It might seem unlikely that New Haven residents would care about the local politics of small-town Louisiana.
But at a rally yesterday for the “Jena Six” in front of the New Haven Federal Courthouse, city residents joined what is now a nationwide movement to reverse the legal fate of six black teens charged with a Dec. 4, 2006 attempted murder in Jena, La..
The protest — spearheaded by the Connecticut chapter of the Answer Coalition and endorsed by the Yale National Association for the Advancement of Colored People, the Connecticut affiliate of the National Lawyers Guild, Efficacy and Unidad Latina en Accion — was designed to bring awareness to the case as pre-trial hearings get under way, organizers said.
In addition to attempted murder, the six high school students are being accused of conspiracy to commit murder and other lesser charges for beating up a white student. Jena has faced other racially charged incidents, such as white students hanging nooses from a schoolyard tree in the past.
The protestors in the case were attempting to bring attention to what they deemed excessive charges tainted by racial prejudice, event organizers said.
“What the boys did was wrong,” said Barbara Fair, a member of People Against Injustice who spoke at the protest. “But you have to look past that. [The Jena Six] made their own justice when they couldn’t find it elsewhere.”
Khalil Iskarous, a member of immigrants-rights group Unidad Latina en Accion, said he thinks many people do not realize the extent to which racism is still prevalent in American society.
“I am here in solidarity with the boys who are being unfairly treated,” he said. “They defended themselves against a racist attack.”
But other Yale students were not as supportive of the protestors’ cause.
“I think it’s a tragedy that the Jena Six are viewed as the good guys in this protest,” Michael Boyce ’11 said. “I think in the ’60s the heroes of this story would have been the other students who we know handled the situation more peacefully.”
Mychal Bell, one of the Jena Six, was tried and convicted in June of aggravated battery and conspiracy. In September, over 10,000 demonstrators rallied in Jena, filling the streets and bringing the town to a halt. On Sept. 27, Bell was released on bail.
Some protestors interviewed said such events can help affect social and political change.
“Getting on the street can make a real difference,” said Deborah Malatesta, an organizer for the Answer Coalition, as she stood in front of a sign reading “Stop the Legal Lynching.”

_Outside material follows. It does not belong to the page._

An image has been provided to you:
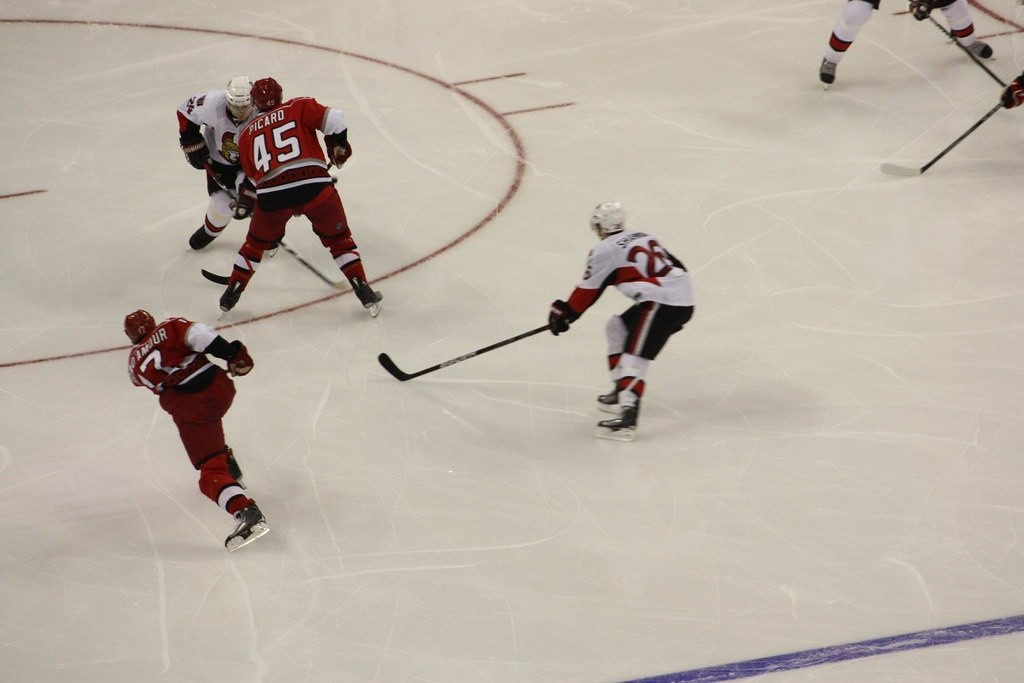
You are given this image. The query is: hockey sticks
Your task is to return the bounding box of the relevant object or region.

The public demonstrations seem to be influencing people, said Liz Gionfriddo, a student at Connecticut’s Middlesex Community College. Gionfriddo circulated a petition at her school to bring justice to the Jena Six, she said.

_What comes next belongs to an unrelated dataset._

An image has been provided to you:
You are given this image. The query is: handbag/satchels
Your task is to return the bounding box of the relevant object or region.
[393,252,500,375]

“The response [to the petition] was great for two reasons: first, most people knew about the situation,” she said. “And second, most people were willing to sign.”
Many protestors interviewed said they think it is important to speak out on issues like the Jena 6, given that New Haven has its own set of race-centered issues.

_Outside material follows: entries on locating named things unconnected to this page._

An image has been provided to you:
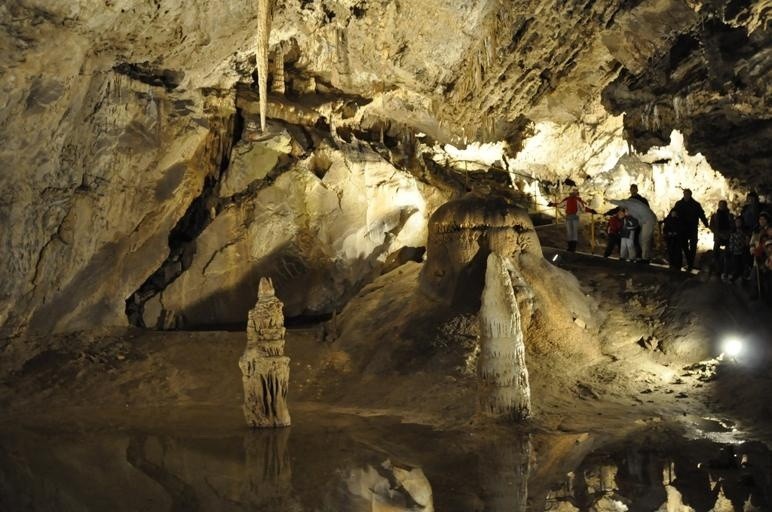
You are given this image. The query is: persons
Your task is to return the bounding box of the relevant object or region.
[602,183,772,288]
[547,190,598,252]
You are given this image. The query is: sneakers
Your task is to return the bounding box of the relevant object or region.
[602,253,751,284]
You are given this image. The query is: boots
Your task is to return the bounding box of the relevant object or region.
[565,239,578,253]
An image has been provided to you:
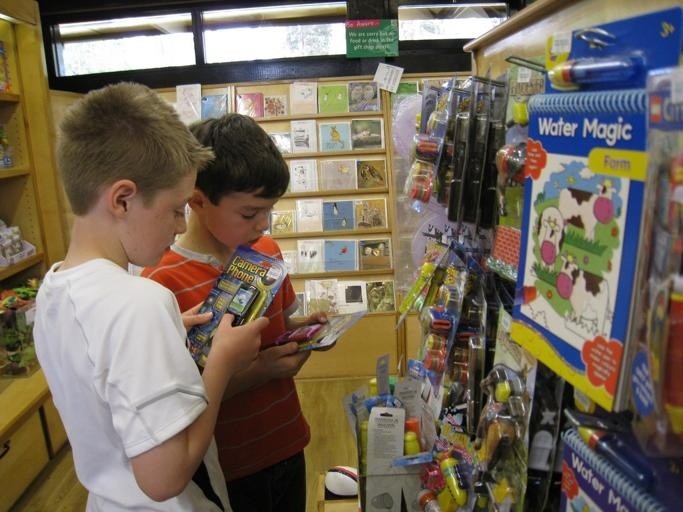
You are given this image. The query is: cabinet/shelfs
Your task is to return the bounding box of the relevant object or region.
[231,72,404,384]
[458,0,681,107]
[0,1,71,511]
[385,69,473,377]
[125,83,232,275]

One protestor at the event held a sign that read, “We all live in Jena.”
Several Yale students who joined the protest said they think it was particularly meaningful to be discussing the situation in Jena considering the racist graffiti that Davenport College dining hall employees found at the York Street entrance to Pierson College on Tuesday morning.
They said that earlier this October, posters put up on Old Campus to bring attention to the “Jena 6” were quickly removed.
But as of now, it is unclear whether the national attention will affect the course of the trials, Fair said.
“I just want people to stay in the movement to continue to fight for justice and a better justice system,” she said.
In addition to New Haven, demonstrations took place in Washington, D.C.; New York City; Chicago, Ill.; Boston, Mass.; Ft. Lauderdale, Fla.; Sioux Falls, S.D.; Reno, Nev.; Seattle, Wash.; Los Angeles, Calif.; and San Francisco, Calif.